纪凌尘嫌事不够大一样,开口哼道:“怕不是有坏人指使的呢!”
“胡说,明明就是那蒋姨娘不小心摔倒的,偏偏有些人不信,要闹着这么一出,哼!”易之柔讥讽了一声说道,说罢眼神还看向正从蒋姨娘房内出来的易之初一眼,眸中带着一番轻视。
孙氏见着易之柔的模样,轻声呵斥着:“柔儿,不得无礼!”
易渊心内不由得一阵烦闷不喜,眼神又转向身前跪着的这群下人们,开口又问道:“你们当真是以下犯上,将事情都扔给了蒋姨娘,让她自己动手做事的吗?”
而那些下人们听了易渊的话依旧不打算说出些什么,就好似认罪了一般。
重夜看这副毫无进展的样子,不由得想为其加了一把火侯,他开口道:“你们真的不知道下人逾越了是什么下场吗?”说罢
,又举了好些例子同那些下人说着。
跪着的下人们听到了重夜的话,皆是被吓到了,有些不抗吓的直接腿就软了下去,整个人都跪坐在了地上。
重夜心下对自己刚才的话导致的结果十分满意,又开口笑道:“你们如果不说实话,那你们的下场便就如同我刚才所说的那些,是生是死全看你们自己的决定了。”虽是笑着说这些话的,但听到这话的下人们都不觉得重夜是真的同她们开玩笑,现在见着重夜的模样都觉得他是笑着来收取她们性命的笑面虎了。

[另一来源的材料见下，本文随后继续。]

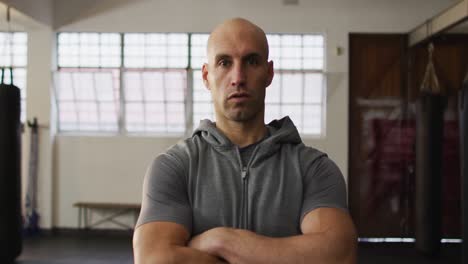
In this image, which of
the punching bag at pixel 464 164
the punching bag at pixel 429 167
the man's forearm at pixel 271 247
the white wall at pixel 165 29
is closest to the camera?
the man's forearm at pixel 271 247

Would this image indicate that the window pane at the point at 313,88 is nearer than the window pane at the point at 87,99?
Yes

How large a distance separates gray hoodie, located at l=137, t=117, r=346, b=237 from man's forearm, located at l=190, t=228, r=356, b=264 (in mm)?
49

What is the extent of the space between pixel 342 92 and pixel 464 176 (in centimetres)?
260

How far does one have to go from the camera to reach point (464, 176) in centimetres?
306

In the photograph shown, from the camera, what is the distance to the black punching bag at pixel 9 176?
159 inches

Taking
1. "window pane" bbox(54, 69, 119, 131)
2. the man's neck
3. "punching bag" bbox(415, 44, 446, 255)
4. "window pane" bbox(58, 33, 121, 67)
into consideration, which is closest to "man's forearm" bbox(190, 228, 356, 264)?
the man's neck

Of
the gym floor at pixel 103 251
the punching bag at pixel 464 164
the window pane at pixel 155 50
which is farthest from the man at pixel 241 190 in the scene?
the window pane at pixel 155 50

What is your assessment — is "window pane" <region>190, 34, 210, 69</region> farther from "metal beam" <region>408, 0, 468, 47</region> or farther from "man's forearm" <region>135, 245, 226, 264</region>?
"man's forearm" <region>135, 245, 226, 264</region>

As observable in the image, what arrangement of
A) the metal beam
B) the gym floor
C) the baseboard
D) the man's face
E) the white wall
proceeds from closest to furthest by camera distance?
the man's face → the metal beam → the gym floor → the white wall → the baseboard

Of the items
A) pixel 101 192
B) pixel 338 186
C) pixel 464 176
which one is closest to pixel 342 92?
pixel 464 176

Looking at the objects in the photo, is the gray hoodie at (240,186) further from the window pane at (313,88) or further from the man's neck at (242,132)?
the window pane at (313,88)

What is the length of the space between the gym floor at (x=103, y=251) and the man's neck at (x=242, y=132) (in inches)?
136

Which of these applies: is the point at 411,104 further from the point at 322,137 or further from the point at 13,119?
the point at 13,119

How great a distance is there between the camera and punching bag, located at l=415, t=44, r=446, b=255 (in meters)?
4.22
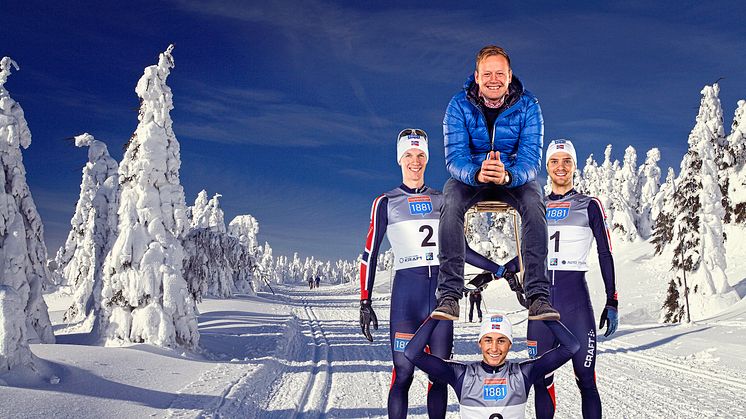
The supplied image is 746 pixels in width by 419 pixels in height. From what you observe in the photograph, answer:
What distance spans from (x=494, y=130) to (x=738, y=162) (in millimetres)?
38477

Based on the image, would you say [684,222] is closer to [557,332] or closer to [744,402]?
[744,402]

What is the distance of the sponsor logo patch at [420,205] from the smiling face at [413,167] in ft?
0.54

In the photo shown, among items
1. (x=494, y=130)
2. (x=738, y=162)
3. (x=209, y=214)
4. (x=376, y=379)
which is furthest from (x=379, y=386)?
(x=209, y=214)

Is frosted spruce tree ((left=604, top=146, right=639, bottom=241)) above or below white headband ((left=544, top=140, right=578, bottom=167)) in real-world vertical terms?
above

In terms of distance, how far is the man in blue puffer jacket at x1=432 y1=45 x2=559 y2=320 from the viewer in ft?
11.2

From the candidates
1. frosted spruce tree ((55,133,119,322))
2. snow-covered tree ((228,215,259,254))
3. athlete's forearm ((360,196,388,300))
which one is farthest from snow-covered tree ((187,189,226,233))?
athlete's forearm ((360,196,388,300))

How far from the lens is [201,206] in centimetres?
6544

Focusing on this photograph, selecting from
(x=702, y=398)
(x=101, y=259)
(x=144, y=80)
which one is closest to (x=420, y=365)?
(x=702, y=398)

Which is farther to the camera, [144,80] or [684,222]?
[684,222]

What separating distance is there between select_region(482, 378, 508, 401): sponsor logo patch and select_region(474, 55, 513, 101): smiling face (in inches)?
81.8

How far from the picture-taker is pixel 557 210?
4301 mm

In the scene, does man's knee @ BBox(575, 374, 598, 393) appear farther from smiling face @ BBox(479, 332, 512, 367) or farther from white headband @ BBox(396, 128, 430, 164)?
white headband @ BBox(396, 128, 430, 164)

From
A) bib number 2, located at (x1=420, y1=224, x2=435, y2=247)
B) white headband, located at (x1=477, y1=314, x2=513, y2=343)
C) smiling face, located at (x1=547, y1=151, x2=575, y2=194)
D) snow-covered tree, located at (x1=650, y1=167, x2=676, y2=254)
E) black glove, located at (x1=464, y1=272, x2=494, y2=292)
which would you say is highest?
snow-covered tree, located at (x1=650, y1=167, x2=676, y2=254)

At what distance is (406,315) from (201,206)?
6468 cm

孙氏听着重夜话中对这些丫鬟婆子们的威胁,心下一阵不喜,开口说道:“就算你是安王府的人,现在手未免伸的也太长了吧,这是骠骑将军府,不是安王府,这话我们家将军不说,我现在就替他说出来。”边说着还边直了直身子。
重夜看了看孙氏摆出将军夫人的样子,心下不由得一阵好笑,开口反问道:“易夫人说的话,重夜也知道,但今日是我们王爷陪着王妃第一次回门的日子,就见着前几日还好好的王妃生母,今日就卧床不起了,这未免也太奇怪了些,您说是不是?”